Since such a brain-dead idea (most of us would rather make dramatic cutbacks than die) would be an improvement over letting 96% of us die, there must be some plan with the necessary qualification of reducing emissions by 90% which is better than this one, which is already less brutal than nature. Any improvement to the brain-dead idea automatically helps. For example, if the survivors could cut emissions by an average of 50%, without any other changes, you could eliminate just China, the U.S., and Russia, and save over 67% of humanity! And, of course, this is without doing anything like prioritizing by the populations with the worst problems; I’m sure you could do better using some in-depth thought. And we’re still assuming that people have to be killed! So, yes, a less brutal solution is possible.
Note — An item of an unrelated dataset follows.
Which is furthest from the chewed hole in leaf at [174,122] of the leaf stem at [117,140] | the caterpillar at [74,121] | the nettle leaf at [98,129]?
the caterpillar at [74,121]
Stopping population growth is also important for long-term feasability, I agree. But Lovelock’s point is that a cut in emissions is needed now, not a decade from now when cutting growth would make a difference. Also: although tax anti-incentives are a good basic idea, there’s a basic problem: if taxes make it too costly to have children, then only the rich will have children. That isn’t a good thing. How about “incredibly massive disincentives for having multiple children”? (Of course, you would have to make paternity testing much more widespread, or else you’d end up with single mothers getting hit with the tab for the children, like they need more problems!)

@dr2chase, #65:

I agree that the name is stupid. And about the potheads. That’s why I generally don’t talk about the Gaia Hypothesis, but about Global Warming, which has the added advantage of being instantly understandable. Trying to explain the problem by starting with homeostasis and albedo and ocean salinity makes things needlessly complicated. But if you want the background material on why global warming is considered to be a problem, you have to start considering that sort of thing.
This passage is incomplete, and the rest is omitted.